Stephen Sweeney is a master putting instructor to many Tour Players. He offered up drills to help quantify practice. My favorite was the North/South/East/West drill:
• Place five tees at each quadrant around the hole
• The tees will be placed in a spiral formation at 4/5/6/7/8 feet
• Make 15 out of 20 and you will reach 0 strokes gained according to the PGA Tour stats
Jonah Oliver is one of the world’s experts in elite sport and performance psychology and coaching. I could have listened to him all day. Below are just a few of my takeaways:
• How can you survive in the jungle if you were raised in the zoo? Practice like you play.
• Do not change, regardless of the situation. Play robotically while being intimately human.
• Play the shot, not the context of the situation.
• What may look like confidence is really competence.
• Underperformance is only a breakdown in focus.
• One cannot reduce stress under pressure, rather tolerate the discomfort and take positive action to get a positive result.
Suzy Whaley was the first female to qualify and compete in a PGA Tour event and the first female president of the PGA of America. She is a firm believer that when you have a breakthrough with your student, you must have them answer the following questions:
• What did you do?
• What did it feel like?
• What do you think you looked like?
Randy Smith is a PGA of America hall of famer and coach to the 2022 Masters winner, Scottie Scheffler. His wealth of knowledge is amazing. Here is what stood out to me:
• The faster the clubface is moving, the more stable it is through impact
• To play at the highest level you need these three characteristics
o Must have the ability to smash the driver
o Must be a surgeon with irons
o Must be able to hook wedges
This summit was an outstanding two days of camaraderie, education, and fun. I could not wait to share a few things I learned and hope you will find them helpful and useful. Personally and professionally speaking, there were so many takeaways that I will be implementing to help me become a better person and coach.

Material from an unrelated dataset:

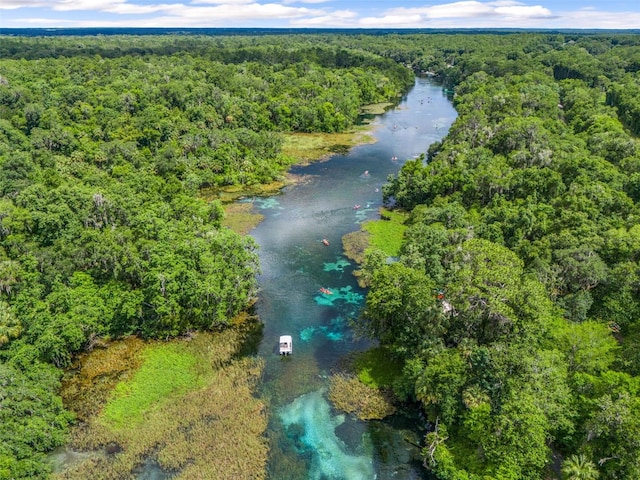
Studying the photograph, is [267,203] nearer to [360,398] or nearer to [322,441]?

The remarkable thing about seminars such as this is that what I learned does not just apply to Tour players, but to every player—including members and students.

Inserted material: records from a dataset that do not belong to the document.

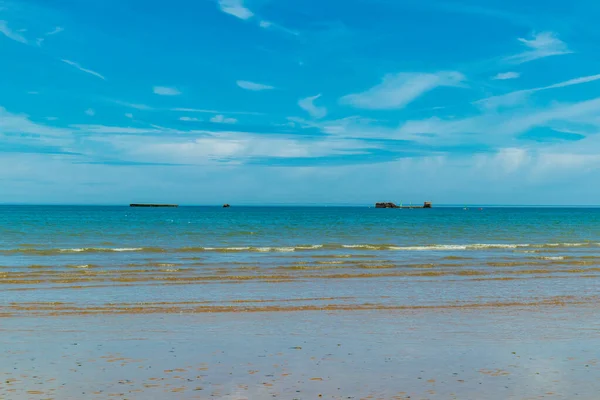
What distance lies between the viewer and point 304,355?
10672 mm

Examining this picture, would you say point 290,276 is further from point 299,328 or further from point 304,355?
point 304,355

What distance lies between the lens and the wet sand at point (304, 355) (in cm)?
870

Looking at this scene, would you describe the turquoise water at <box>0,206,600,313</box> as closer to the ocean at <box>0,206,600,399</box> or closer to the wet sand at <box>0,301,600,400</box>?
the ocean at <box>0,206,600,399</box>

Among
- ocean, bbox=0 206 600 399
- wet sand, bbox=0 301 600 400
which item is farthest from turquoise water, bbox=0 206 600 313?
wet sand, bbox=0 301 600 400

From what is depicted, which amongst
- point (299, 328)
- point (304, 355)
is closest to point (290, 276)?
point (299, 328)

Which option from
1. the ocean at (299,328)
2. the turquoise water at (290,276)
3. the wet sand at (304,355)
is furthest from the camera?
the turquoise water at (290,276)

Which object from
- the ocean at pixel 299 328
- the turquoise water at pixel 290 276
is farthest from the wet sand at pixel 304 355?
the turquoise water at pixel 290 276

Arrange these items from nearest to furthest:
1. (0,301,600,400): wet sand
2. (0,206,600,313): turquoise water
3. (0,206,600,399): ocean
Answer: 1. (0,301,600,400): wet sand
2. (0,206,600,399): ocean
3. (0,206,600,313): turquoise water

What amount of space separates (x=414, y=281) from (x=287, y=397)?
566 inches

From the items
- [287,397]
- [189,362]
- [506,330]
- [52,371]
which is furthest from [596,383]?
[52,371]

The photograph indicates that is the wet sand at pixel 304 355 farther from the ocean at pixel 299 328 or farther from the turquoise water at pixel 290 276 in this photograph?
the turquoise water at pixel 290 276

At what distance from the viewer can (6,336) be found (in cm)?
1206

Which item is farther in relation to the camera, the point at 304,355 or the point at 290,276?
the point at 290,276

I honestly believe if you are always hungry to learn, continue to grow and surround yourself with individuals that you respect and admire, you will become a better “you” in all facets of your life.
NEVER STOP LEARNING!
Matt Kilgariff is a PGA professional who spent much of his career working for Butch Harmon and the Harmon Family. He is currently the Director of Player Development at The Bridges at Rancho Santa Fe in Rancho Santa Fe, Calif. Prior to joining The Bridges, Kilgariff was Director of Player Development at The Olympic Club in San Francisco. Matt has also been part of TaylorMade’s National Advisory Staff since 2012.